Attached files

file filename
EX-23.2 - Deep Green Waste & Recycling, Inc.ex23-2.htm
EX-10.49 - Deep Green Waste & Recycling, Inc.ex10-49.htm
S-1/A - Deep Green Waste & Recycling, Inc.forms-1a.htm

 

Exhibits 5.1 and 23.1

 

June 17, 2021

 

Deep Green Waste & Recycling, Inc.

13110 NE 177th Place, Suite 293

Woodinville, WA 98072

 

Re: Registration Statement on Form S-1/A

 

Ladies and Gentlemen:

 

I am counsel for Deep Green Waste & Recycling, Inc., a Wyoming corporation (the “Company”), in connection with the proposed public offering of up to 46,000,000 shares of the common stock, $0.001 par value per share (“Common Stock”), of the Company by the selling shareholders listed in Exhibit A, attached hereto (collectively, the “Selling Shareholders”) under the Securities Act of 1933, as amended, through a Registration Statement on Form S-1 (the “Registration Statement”) as to which this opinion is a part, to be filed with the Securities and Exchange Commission on or about June 17, 2021.

 

In connection with rendering my opinion as set forth below, I have reviewed and examined originals or copies identified to my satisfaction of the following:

 

(1) Articles of Incorporation, of the Company as filed with the Secretary of State of Wyoming;

 

(2) By-laws of the Company;

 

(3) Corporate minutes containing the written resolutions of the Board of Directors of the Company;

 

(4) The Registration Statement and the prospectus contained within the Registration Statement; and

 

(5) The other exhibits of the Registration Statement.

····················

● **TASKS TO CARRY OUT**:
A) Name each document the opinion letter says counsel reviewed and examined before giving the opinion.
B) Extend the opinion letter on the Deep Green Waste & Recycling, Inc. share offering, picking up right after its last line.

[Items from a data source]
····················

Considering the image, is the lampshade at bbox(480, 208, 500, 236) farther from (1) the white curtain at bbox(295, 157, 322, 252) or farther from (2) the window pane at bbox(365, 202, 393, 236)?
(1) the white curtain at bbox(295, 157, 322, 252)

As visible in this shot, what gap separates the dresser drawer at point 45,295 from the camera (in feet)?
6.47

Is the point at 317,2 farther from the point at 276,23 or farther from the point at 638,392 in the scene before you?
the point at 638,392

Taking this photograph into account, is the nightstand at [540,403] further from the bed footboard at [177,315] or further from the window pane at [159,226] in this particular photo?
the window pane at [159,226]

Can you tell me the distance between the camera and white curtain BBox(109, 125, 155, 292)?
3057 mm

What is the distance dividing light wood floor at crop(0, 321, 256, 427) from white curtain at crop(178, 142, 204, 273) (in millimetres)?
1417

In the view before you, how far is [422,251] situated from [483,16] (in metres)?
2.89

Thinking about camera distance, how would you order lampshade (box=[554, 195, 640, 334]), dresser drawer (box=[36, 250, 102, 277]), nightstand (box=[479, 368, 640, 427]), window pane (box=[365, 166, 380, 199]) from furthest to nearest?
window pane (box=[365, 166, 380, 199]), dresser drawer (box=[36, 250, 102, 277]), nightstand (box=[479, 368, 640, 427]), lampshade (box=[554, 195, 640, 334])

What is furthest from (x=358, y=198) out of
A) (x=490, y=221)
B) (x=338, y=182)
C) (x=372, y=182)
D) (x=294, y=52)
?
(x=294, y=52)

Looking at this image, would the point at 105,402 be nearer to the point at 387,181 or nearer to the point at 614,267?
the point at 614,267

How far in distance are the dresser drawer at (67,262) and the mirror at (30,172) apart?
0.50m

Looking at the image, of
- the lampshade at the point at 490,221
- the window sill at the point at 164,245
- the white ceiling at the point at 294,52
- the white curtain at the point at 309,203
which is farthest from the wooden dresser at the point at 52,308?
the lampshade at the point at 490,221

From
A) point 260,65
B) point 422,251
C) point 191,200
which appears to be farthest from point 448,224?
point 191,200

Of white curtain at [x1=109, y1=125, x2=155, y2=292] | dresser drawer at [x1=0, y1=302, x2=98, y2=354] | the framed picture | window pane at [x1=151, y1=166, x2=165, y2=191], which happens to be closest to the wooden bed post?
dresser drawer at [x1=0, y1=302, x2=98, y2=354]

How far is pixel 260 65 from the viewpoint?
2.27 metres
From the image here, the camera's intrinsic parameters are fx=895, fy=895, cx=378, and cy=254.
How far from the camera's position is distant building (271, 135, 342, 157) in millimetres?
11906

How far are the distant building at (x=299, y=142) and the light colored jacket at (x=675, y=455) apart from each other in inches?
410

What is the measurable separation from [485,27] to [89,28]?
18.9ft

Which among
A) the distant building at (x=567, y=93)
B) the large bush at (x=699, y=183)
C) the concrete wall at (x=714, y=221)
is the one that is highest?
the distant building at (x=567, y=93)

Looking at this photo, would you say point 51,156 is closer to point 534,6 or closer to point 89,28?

····················

● **ANSWERS BY TASK**:
A)
1. The Company's Articles of Incorporation, as filed with the Secretary of State of Wyoming
2. The Company's By-laws
3. Corporate minutes containing the written resolutions of the Company's Board of Directors
4. The Registration Statement and the prospectus contained within it
5. The other exhibits of the Registration Statement

B)
 

I have examined such other documents and records, instruments and certificates of public officials, officers and representatives of the Company, and have made such other investigations as I have deemed necessary or appropriate under the circumstances.

 

In my examination, I have assumed the genuineness of all signatures, the legal capacity of all natural persons, the authenticity of all documents submitted to me as original documents and the conformity to original documents of all documents submitted to me as certified, conformed, facsimile, electronic or photostatic copies. I have relied upon the statements contained in the Registration Statement and certificates of officers of the Company, and I have made no independent investigation with regard thereto.

 

Based upon the foregoing and in reliance thereon, it is my opinion that the 46,000,000 shares of common stock that are issuable and being offered by the Selling Shareholders upon conversion of the subject convertible notes will be legally issued, fully paid and non-assessable when offered by the Selling Shareholders under the Registration Statement, pursuant to the laws of the State of Wyoming and the laws of the United States of America.

 

I hereby consent to this opinion being included as an exhibit to the Registration Statement and to the use of my name under the caption “EXPERTS” in the prospectus constituting a part thereof.

 

  Law Offices of Gary L. Blum
   
  /s/ Gary L. Blum, Esq.
  Gary L. Blum, Esq.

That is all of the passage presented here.